Pilot Life, thus established (whether in obiter dictum seems much in dispute) that state causes of action permitting remedies not found in ERISA are preempted by ERISA’s civil enforcement provision even if the denial was made in bad faith. Most courts then tolled the death knell for state bad faith claims against ERISA plan insur­ers-until Ward began a resurrec­tion.

In Ward, the Supreme Court spe­cifically referenced its prior “discus­sion” of the preemptive force of ERISA’s civil enforcement provision. In its famous footnote 7, the Court characterized the cause of action at issue in Pilot Life as one for “bad faith breach of contract,” a law not specifically directed to the insurance company and, accordingly, not saved from ERISA preemption. The Court also noted that the (new) solicitor general, as amicus curiae for the U.S. in support of Ward and by now a Clinton appointee,11 qualified the argument upon which the Supreme Court relied for that aspect of Pilot Life

Noting that LMRA §301 does not con­tain any statutory exception analogous to ERISA’s insurance savings provision, the Solicitor General now maintains that the discussion of §502(a) in Pilot Life does not in itself require that a state law that regulates insurance, and so comes within the terms of the savings clause, is nevertheless preempted if it provides a state law cause of action or remedy. (Internal citations and quotations omitted)

Ultimately the scope of “502(a)’s preemptive force” was left unre­solved because Ward sued for ben­efits under ERISA, not state law, and a definitive answer was never required. The Court’s foreshadowing of a possible retreat from Pilot Life’s “second holding,” however, could hardly have been irrelevant.
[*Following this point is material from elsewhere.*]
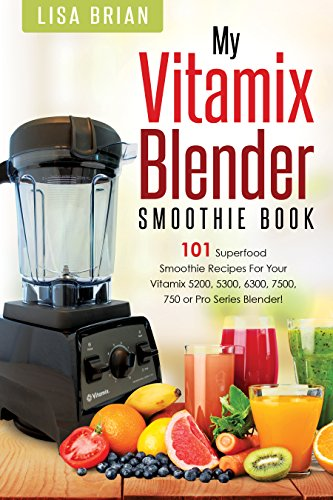 vitamix-blender-smoothie-book-101-superfood-smoothie-recipes-for-your-vitamix-5200-5300-6300-7500-75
More recently, in Moran, the Court rejected the HMO’s conten­tion that Illinois’ independent re­view law, though arguably regulat­ing insurance, was nevertheless preempted because it impermissibly conflicted with ERISA’s exclusive remedial scheme. Summarizing its prior decisions concerning the pre­emptive reach of ERISA’s civil en­forcement provision, the Court reit­erated its concern that additional state claims or remedies for recovery of contractual benefits remain unavailable so as to avoid expand­ing the potential liability imposed upon employers beyond ERISA’s re­medial scheme.

The enquiry into state processes alleged to “supplement or supplant” the fed­eral scheme by allowing beneficiaries “to obtain remedies under state law that Congress rejected in ERISA” has, up to now, been more straightforward than it is here. The first case touching on the point did not involve preemption at all; it arose from an ERISA beneficiary’s reliance on ERISA’s own enforcement scheme to claim a private right of action for types of damages beyond those expressly provided. We concluded that Congress had not intended causes of action under ERISA itself beyond those specified in §1132(a). Two years later we determined in Metropolitan Life Ins. Co. v. Taylor that Congress had so completely preempted the field of benefits law that an ostensibly state cause of action for benefits was necessarily a “creature of federal law” removable to federal court. Russell and Taylor naturally led to the holding in Pilot Life that ERISA would not tolerate a diversity action seeking monetary damages for breath generally and for consequential emotional distress, neither of which Congress had authorized in §1132(a). These monetary awards were claimed as remedies to be provided at the ultimate step of plan enforcement, and even if they could have been character­ized as products of “insurance regula­tion,” they would have significantly ex­panded the potential scope of ultimate liability imposed upon employers by the ERISA scheme.

Moran, 122 S. Ct. at 2166 (internal citations omitted).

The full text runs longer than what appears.